» YOUR INSTRUCTIONS: From the piece on writing in video games below, copy out everything from "As I laid out" down to "of quality writing.", word for word.

» PASSAGE TO READ:
----------

As I laid out in a couple of recent posts, I’m a stickler when it comes to writing in video games. Maybe it’s my background in journalism or all those childhood afternoons plowing through fiction, but if your game is sharply written, it’s far more likely to end up on my all-time favorites list.

That said, a game doesn’t have to have snappy dialogue, complex characters or a brilliant plot twist to convince me to fork over a dozen hours of my life. There have been plenty of fantastic games that wouldn’t know good writing if it walked up and bashed them with a hammer. In that vein, here are five games that succeeded in spite of, or because of, their lack of quality writing.

“LittleBigPlanet” (rated E, $60 on PlayStation 3): The star attraction of this platform-jumping game for the PlayStation 3 isn’t an anthropomorphic animal with a smart alec personality like so many other games in the genre. Its protagonist, a hand-crafted yarn man known as Sackboy, can’t even talk. While the game features a number of themed stages, along with catchy corresponding music, the writing stitching the levels together unravels with even the tiniest tug. “LBP’s” strengths come from its robust level-creation tools, along with the creativity of the game’s players. Oh, sure, you’ll want to play to the end of the levels that developer Media Molecule has created, but the adventures your fellow players have fashioned will be what keeps you coming back repeatedly. “LBP” is meant to free your mind in part because there’s very little writing present to taint your inner artist.

----------

» DATA EXTRACT:
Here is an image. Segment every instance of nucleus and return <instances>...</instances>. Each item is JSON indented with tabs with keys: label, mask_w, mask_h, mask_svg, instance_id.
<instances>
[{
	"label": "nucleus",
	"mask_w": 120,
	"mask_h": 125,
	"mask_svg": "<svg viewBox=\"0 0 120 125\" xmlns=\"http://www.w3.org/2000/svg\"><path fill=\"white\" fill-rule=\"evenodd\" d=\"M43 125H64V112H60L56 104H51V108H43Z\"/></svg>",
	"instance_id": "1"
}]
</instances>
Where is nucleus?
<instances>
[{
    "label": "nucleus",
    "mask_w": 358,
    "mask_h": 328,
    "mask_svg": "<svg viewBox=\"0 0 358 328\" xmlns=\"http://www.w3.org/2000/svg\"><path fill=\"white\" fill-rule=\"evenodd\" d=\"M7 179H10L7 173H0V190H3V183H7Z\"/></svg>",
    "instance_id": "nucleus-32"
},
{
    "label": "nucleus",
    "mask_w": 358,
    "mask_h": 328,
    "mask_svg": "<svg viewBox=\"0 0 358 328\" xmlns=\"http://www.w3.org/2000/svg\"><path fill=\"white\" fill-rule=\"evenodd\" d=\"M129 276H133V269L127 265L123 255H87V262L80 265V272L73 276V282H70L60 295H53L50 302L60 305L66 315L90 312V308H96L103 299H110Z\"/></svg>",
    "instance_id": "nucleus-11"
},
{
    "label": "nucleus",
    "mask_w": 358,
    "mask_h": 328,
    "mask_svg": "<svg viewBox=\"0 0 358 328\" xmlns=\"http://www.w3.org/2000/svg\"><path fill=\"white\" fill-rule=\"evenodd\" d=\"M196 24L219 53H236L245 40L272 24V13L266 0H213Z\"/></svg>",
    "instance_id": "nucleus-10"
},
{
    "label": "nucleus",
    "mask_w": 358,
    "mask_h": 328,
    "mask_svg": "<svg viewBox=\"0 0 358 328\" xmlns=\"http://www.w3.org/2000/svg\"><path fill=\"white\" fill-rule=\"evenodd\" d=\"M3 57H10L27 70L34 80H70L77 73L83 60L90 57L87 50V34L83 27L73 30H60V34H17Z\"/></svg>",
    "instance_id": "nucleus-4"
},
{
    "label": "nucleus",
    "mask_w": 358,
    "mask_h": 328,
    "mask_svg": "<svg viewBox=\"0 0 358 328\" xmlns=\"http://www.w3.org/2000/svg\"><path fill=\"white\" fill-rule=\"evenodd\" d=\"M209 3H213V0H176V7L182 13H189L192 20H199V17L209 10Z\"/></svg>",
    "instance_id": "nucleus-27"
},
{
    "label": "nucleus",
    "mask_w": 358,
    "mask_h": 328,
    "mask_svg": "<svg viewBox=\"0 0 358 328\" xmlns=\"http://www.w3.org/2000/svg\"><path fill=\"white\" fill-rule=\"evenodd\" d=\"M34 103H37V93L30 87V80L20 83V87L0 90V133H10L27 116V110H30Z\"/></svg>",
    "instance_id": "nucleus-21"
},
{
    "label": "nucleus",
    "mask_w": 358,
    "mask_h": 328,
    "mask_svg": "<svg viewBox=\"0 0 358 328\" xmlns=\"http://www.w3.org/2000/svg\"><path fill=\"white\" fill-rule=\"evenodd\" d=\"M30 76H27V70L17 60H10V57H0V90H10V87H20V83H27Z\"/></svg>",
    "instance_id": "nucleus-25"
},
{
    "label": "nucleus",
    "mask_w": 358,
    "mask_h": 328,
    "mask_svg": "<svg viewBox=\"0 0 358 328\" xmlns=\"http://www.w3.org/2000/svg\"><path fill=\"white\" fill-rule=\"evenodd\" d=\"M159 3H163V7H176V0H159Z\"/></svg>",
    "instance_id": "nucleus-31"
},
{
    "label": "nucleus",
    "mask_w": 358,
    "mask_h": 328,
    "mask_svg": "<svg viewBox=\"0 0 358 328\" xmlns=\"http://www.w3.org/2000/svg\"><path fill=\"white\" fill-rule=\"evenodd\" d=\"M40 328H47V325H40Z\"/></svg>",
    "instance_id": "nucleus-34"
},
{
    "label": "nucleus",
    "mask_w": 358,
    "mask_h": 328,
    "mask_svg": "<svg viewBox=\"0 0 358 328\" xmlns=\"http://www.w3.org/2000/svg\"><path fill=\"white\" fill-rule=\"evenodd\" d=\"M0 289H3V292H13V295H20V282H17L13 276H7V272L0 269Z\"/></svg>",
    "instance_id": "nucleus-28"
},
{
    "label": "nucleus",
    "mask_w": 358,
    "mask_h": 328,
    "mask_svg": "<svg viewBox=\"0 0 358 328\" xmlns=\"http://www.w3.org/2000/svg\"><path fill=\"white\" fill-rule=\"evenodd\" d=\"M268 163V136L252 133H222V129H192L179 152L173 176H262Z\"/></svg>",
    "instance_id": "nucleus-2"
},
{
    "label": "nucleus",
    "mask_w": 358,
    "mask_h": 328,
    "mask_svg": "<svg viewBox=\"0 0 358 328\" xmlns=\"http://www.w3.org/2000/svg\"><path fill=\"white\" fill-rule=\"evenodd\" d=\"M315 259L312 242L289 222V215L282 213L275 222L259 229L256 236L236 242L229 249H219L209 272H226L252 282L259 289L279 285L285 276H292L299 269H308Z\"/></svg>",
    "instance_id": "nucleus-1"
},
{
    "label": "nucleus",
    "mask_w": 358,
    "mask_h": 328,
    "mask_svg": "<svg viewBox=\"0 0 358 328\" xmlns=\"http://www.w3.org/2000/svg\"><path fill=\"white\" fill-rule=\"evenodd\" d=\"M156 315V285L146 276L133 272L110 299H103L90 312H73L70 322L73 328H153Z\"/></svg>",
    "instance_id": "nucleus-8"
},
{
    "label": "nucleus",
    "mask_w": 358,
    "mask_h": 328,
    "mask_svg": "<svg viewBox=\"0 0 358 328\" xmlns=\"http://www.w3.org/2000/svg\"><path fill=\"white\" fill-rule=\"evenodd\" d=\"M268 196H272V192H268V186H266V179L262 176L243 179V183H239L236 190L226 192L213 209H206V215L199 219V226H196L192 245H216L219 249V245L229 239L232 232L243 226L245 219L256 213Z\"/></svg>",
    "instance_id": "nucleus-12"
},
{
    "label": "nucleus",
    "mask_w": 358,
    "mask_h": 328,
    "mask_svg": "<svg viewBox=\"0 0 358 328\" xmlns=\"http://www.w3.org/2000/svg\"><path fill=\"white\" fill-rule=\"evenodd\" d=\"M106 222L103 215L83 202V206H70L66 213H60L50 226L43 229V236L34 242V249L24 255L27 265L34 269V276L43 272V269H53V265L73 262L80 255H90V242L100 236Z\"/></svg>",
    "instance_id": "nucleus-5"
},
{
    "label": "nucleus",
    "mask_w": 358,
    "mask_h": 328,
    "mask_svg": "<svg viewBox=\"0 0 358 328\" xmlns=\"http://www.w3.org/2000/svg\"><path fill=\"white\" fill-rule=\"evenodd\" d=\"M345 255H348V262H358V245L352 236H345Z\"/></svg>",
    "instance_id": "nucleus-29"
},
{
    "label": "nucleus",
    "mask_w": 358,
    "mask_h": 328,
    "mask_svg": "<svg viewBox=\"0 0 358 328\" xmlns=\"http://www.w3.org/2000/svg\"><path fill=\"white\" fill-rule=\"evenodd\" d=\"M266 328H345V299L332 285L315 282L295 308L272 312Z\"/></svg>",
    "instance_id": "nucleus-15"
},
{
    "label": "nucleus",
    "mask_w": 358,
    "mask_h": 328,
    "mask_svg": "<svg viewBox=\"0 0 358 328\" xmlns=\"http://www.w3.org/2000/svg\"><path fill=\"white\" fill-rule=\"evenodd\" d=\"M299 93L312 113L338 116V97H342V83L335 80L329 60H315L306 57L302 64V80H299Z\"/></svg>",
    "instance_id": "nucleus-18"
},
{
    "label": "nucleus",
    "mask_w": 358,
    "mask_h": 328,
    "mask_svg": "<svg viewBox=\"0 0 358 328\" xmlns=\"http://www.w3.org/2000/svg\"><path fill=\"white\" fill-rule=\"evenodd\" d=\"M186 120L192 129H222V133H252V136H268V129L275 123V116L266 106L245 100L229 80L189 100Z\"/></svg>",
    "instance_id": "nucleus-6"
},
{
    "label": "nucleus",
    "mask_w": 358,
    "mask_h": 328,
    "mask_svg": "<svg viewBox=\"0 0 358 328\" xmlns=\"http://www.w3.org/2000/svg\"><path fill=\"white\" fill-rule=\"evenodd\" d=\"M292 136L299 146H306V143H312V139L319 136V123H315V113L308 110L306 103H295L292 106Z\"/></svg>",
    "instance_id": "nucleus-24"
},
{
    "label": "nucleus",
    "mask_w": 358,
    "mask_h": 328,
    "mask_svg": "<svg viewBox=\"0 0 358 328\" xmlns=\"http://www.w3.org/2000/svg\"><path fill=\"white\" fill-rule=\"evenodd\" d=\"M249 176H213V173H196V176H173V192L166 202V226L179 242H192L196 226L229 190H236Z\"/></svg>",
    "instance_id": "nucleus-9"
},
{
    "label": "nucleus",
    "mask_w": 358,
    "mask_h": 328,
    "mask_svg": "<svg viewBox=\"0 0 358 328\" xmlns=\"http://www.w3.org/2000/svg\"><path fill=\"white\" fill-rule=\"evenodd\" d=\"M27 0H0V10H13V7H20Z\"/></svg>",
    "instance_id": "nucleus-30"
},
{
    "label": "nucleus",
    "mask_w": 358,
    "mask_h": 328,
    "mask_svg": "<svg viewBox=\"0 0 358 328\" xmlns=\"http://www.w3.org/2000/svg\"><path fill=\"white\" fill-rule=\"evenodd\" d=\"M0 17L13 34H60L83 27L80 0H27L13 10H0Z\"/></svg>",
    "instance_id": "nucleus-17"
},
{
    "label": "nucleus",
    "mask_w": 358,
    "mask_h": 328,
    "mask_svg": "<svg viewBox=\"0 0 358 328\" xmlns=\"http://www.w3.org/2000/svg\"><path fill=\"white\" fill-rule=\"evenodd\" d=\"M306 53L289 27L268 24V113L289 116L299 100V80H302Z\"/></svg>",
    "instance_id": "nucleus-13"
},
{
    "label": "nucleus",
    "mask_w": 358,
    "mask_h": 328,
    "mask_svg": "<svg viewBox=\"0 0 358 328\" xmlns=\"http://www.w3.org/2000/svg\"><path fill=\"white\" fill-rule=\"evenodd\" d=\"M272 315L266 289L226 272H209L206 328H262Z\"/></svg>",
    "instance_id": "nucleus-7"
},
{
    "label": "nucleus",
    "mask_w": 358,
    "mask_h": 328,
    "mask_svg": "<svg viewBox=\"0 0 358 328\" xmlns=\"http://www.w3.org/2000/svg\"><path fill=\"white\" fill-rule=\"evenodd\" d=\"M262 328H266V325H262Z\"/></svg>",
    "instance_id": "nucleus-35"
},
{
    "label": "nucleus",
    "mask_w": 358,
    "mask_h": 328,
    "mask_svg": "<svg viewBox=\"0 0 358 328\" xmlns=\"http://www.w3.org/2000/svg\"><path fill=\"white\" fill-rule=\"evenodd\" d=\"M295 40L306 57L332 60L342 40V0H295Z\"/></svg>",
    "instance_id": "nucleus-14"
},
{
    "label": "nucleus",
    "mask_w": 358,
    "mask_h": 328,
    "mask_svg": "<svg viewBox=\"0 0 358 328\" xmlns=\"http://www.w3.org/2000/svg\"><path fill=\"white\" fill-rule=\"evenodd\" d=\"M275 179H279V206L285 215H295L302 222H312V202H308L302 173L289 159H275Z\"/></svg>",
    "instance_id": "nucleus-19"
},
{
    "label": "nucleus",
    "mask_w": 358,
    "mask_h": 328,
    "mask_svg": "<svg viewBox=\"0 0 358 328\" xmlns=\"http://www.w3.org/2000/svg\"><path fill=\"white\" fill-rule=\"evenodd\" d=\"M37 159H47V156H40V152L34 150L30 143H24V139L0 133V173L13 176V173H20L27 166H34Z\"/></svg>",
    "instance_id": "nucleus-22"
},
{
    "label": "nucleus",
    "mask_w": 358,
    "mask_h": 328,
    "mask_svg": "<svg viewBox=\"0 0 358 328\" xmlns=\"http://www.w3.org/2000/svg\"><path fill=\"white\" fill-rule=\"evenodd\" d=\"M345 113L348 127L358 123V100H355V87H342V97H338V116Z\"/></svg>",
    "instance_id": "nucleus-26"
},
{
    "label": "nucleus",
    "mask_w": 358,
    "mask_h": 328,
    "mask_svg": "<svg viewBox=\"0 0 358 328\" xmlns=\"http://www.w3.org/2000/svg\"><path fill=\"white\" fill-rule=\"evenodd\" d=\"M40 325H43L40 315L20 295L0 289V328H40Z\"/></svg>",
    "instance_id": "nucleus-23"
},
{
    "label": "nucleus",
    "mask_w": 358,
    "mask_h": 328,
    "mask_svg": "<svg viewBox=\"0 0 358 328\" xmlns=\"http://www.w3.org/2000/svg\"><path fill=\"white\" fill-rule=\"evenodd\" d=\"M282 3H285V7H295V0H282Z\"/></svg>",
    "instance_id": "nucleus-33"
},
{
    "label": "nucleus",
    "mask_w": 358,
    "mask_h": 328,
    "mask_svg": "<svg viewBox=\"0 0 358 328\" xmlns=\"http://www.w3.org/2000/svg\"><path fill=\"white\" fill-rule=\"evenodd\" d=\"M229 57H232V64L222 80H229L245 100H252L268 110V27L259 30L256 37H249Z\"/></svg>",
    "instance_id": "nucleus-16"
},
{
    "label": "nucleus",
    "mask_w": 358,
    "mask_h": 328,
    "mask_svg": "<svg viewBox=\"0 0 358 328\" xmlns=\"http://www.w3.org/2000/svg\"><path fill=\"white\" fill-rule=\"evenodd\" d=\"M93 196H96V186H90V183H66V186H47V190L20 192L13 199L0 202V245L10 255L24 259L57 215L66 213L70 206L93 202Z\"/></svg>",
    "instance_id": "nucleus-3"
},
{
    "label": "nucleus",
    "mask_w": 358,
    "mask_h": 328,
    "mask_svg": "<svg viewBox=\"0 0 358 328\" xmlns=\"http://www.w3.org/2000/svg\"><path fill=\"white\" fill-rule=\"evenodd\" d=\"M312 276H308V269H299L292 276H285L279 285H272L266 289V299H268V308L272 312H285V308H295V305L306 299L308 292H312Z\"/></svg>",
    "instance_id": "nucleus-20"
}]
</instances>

----------

» EXPECTED OUTPUT:
As I laid out in a couple of recent posts, I’m a stickler when it comes to writing in video games. Maybe it’s my background in journalism or all those childhood afternoons plowing through fiction, but if your game is sharply written, it’s far more likely to end up on my all-time favorites list.

That said, a game doesn’t have to have snappy dialogue, complex characters or a brilliant plot twist to convince me to fork over a dozen hours of my life. There have been plenty of fantastic games that wouldn’t know good writing if it walked up and bashed them with a hammer. In that vein, here are five games that succeeded in spite of, or because of, their lack of quality writing.